Here is the power centrality according to Phillip Bonacich. This measure calculates the power, authority or dominance of a vertex $v$ by considering the degrees of its neighbours. If a neighbour $w$ of $v$ has few neighbours, then $v$ is powerful on $w$ , and if on the other hand $w$ has lots of neighbours, the power of $v$ on $w$ is low. As an example in a network of friends, an individual X is powerful when having a number of friends having a low number of contacts. Suppose Y is one of these friends of X. It is very likely for Y to turn to X to interact, giving X power. In fact this measure was motivated by social networks modelling bargaining power.
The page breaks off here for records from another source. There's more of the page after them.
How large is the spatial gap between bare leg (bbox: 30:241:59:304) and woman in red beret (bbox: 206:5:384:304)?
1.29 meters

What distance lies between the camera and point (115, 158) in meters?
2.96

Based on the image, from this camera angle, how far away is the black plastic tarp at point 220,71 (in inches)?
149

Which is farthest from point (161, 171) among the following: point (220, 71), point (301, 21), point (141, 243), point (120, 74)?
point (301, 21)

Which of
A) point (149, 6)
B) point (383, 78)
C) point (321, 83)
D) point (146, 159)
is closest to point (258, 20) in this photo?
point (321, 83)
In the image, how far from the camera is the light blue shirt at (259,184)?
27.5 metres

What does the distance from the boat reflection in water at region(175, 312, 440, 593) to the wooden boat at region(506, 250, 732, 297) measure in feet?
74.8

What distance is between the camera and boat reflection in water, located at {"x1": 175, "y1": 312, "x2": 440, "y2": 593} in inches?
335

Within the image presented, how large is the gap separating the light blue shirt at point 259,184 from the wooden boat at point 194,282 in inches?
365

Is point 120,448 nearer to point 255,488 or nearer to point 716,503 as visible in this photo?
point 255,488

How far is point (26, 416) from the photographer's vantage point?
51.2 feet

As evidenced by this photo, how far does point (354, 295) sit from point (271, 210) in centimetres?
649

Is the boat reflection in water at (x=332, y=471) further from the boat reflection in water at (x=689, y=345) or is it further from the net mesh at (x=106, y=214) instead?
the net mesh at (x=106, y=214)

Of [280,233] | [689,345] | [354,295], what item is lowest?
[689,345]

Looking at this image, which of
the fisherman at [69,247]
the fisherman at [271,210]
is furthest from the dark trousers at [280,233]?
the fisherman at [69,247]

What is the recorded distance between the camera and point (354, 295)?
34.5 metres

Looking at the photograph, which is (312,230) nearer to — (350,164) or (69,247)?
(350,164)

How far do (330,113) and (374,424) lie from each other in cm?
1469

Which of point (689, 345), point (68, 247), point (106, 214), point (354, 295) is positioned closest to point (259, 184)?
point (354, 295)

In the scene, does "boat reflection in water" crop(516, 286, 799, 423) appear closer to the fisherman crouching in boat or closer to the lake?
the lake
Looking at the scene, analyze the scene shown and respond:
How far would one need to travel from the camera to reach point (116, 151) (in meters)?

The formula for the power centrality is:

$\begin{equation*} C_P(v;\alpha)=((\mathbb{I} - \alpha\mathbb{A})^{-1}\mathbb{A}{\bf j})_v. \end{equation*}$

where $\mathbb{A}$ is the adjacency matrix of the graph $G$ , $\mathbb{I}$ is the identity matrix, ${\bf j}$ is an all-one vector and $\alpha$ is the attenuation factor which lies in the interval $(-\frac{1}{\lambda_1},\frac{1}{\lambda_1})$ . When $\alpha$ is greater than 0, it means that a vertex is more powerful if its neighbours are more powerful. Hence this would become similar to the walk centrality. So we will focus on the case when $\alpha$ is smaller than 0, that is, when a vertex is more powerful if it has less powerful neighbours.

The following is the R code for the power centrality. Note that the “exponent” represents $\alpha$ . The power centrality output vector is automatically scaled in order to avoid entries of large magnitude.

power_centrality(g,exponent=-0.2)

par(mfrow=c(1,2))
plot(g,layout=l)
plot(g,vertex.label=round(power_centrality(g,exponent=-0.2),2),layout=l,vertex.label.dist=2.5,vertex.size=15*power_centrality(g,exponent=-0.2))

The following are two rankings of the vertices according to the power centrality measure using two different values of $\alpha$ ‘s: -0.1 and -0.2. Here vertex 6 has the most power due to its connection to the end-vertices 7, 8 and 9. On the other hand, these end-vertices have the least power due to their low degree.

Conclusion

The degree, betweenness, closeness, eigenvector, walk and power centrality measures are the most common point centrality measures for graphs. We have seen how different measures define what we mean by importance or central, in different ways. Thus the choice of centrality measure depends on what type of structure a graph is modelling. The ideas mentioned here are also extended to digraphs in which we have arcs instead of edges. An arc is an edge that has a direction. Arcs are represented by arrows going from one vertex to the other. Such algorithms include HITS and PageRank which are used to rank the importance of websites according the hyperlink structure.